# [EXERCISE DESCRIPTION]
Keeping every character as it is, transcribe the entries below.

Top of DATA FOR REVIEW

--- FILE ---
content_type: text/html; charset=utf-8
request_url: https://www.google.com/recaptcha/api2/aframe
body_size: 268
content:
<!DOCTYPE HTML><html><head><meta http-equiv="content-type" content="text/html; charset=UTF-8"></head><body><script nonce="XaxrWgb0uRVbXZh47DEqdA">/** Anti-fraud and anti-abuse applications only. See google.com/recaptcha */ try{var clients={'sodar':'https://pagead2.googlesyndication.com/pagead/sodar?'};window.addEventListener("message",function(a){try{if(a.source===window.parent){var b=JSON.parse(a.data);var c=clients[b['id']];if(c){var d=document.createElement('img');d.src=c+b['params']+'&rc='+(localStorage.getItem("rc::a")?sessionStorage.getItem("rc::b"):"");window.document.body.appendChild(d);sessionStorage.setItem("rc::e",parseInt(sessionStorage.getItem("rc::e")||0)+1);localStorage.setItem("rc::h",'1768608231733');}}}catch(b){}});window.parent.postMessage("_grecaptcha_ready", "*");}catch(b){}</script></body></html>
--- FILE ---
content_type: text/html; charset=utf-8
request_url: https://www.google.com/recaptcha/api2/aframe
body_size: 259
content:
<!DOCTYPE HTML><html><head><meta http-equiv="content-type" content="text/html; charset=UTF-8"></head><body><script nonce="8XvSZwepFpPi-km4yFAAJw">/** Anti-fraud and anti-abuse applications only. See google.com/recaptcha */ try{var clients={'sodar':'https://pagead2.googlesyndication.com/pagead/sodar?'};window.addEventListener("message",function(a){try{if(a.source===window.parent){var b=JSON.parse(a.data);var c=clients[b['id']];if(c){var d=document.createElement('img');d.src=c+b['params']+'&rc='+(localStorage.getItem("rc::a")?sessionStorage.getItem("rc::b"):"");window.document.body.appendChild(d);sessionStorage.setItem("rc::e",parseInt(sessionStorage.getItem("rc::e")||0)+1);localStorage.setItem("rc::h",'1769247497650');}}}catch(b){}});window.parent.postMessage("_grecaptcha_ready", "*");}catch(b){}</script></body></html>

Bottom of DATA FOR REVIEW

# [EXPECTED ANSWER]
--- FILE ---
content_type: text/html; charset=utf-8
request_url: https://www.google.com/recaptcha/api2/aframe
body_size: 268
content:
<!DOCTYPE HTML><html><head><meta http-equiv="content-type" content="text/html; charset=UTF-8"></head><body><script nonce="XaxrWgb0uRVbXZh47DEqdA">/** Anti-fraud and anti-abuse applications only. See google.com/recaptcha */ try{var clients={'sodar':'https://pagead2.googlesyndication.com/pagead/sodar?'};window.addEventListener("message",function(a){try{if(a.source===window.parent){var b=JSON.parse(a.data);var c=clients[b['id']];if(c){var d=document.createElement('img');d.src=c+b['params']+'&rc='+(localStorage.getItem("rc::a")?sessionStorage.getItem("rc::b"):"");window.document.body.appendChild(d);sessionStorage.setItem("rc::e",parseInt(sessionStorage.getItem("rc::e")||0)+1);localStorage.setItem("rc::h",'1768608231733');}}}catch(b){}});window.parent.postMessage("_grecaptcha_ready", "*");}catch(b){}</script></body></html>
--- FILE ---
content_type: text/html; charset=utf-8
request_url: https://www.google.com/recaptcha/api2/aframe
body_size: 259
content:
<!DOCTYPE HTML><html><head><meta http-equiv="content-type" content="text/html; charset=UTF-8"></head><body><script nonce="8XvSZwepFpPi-km4yFAAJw">/** Anti-fraud and anti-abuse applications only. See google.com/recaptcha */ try{var clients={'sodar':'https://pagead2.googlesyndication.com/pagead/sodar?'};window.addEventListener("message",function(a){try{if(a.source===window.parent){var b=JSON.parse(a.data);var c=clients[b['id']];if(c){var d=document.createElement('img');d.src=c+b['params']+'&rc='+(localStorage.getItem("rc::a")?sessionStorage.getItem("rc::b"):"");window.document.body.appendChild(d);sessionStorage.setItem("rc::e",parseInt(sessionStorage.getItem("rc::e")||0)+1);localStorage.setItem("rc::h",'1769247497650');}}}catch(b){}});window.parent.postMessage("_grecaptcha_ready", "*");}catch(b){}</script></body></html>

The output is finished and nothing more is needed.